もふもふ、のち、婚約破棄?
恋愛の予定はありますか?
3ヶ月以内にありますか。
積極的に結婚したいとは思わないけどいい人がいれば。なんて言ったばかりにセッティングされたお見合い。今は忙しく(取引先の人が)会うのは3ヶ月先だが、この3ヶ月という部分が僕の周りで話題になった。
「3ヶ月は彼女が絶対できない予定の人」
なんて揶揄してくるのはまだマシな輩で、
「女の子から見てどうなのよ、3ヶ月恋愛しない予定の男って」
などと女子にわざわざ訊き回るヤツもいたりする。
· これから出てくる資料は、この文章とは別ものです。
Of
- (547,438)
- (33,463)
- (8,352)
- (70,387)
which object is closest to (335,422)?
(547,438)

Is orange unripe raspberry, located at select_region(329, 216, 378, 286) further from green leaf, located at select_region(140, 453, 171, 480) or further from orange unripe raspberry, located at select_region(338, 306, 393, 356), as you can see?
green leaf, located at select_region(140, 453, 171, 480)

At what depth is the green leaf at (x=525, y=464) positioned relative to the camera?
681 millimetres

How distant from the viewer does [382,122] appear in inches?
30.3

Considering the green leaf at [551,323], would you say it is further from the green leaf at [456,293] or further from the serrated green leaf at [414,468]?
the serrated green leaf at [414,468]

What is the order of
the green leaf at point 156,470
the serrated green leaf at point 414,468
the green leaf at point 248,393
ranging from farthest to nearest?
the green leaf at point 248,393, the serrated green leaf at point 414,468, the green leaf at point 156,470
でも言わせてもらえば3ヶ月なんてあっという間に過ぎると思う。
それにしても小さすぎてよくわからない彼女の写真である。
そんなある日、僕はラッシュのホームで一人の女性と知り合った。
「あ~もう取れないな。時間ないですよね」
「はい…」
レースのブラウスに僕のイヤホンが引っかかり、しょうがなく彼女がイヤホンを預かることになった。
「じゃ代わりに…あ、このもふもふのストラップ持っててください」
「わかりました。あ、ほんとにもふもふだ」
そうして彼女と僕は友だち以上恋人未満の関係になった。
「そう言えば、お見合いもうすぐじゃん。順調?」
時々めざといヤツが訊いてくる。
「何が」
「恋愛なしで3ヶ月間過ごし切れるか」
確かに、過ごしきれない可能性が出てきたことは否めない。僕は取引先の人に電話をした。
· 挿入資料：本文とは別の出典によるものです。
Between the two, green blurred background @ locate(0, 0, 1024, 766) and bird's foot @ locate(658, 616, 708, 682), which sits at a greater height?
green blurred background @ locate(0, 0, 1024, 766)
「もしもし、佐々木です。あの…直前で申し訳ないんですが、お見合い、会わないでお断りしても差し支えないんでしょうか。ちょっと色々あって…すいません」
そして晴れ晴れした気持ちで彼女に会いに行くのだった。
「こんにちは!」
「…こんにちは」
挨拶を返す彼女の顔は少し曇っていた。そして次には思いもかけない言葉を聞いた。
「お見合い、断られたんですね」
「え? …なんで…」
「相手が私って、わかってたんですか」
「え」
言われてみれば…いや言われてみても一致しない。それほどにぼやけててわかりにくい写真なのだ。
「私は途中で気づきました。だからその日を待ってたんです。でももういいです。最初からなかったことにしますから」
最初からも何も…まだ何も始まってない。僕は完全に置いてけぼりをくらっていた。
「僕が断ったのは」
「なんか、婚約してないのに婚約破棄された気分です」
え、そうじゃない。違う。違うんだ。
「えっと」
「さよなら」
いやちょっと待って。何か言わなきゃ。あ
「好きです!」
気がつけば彼女は出会った日と同じレースのブラウスを着ていた。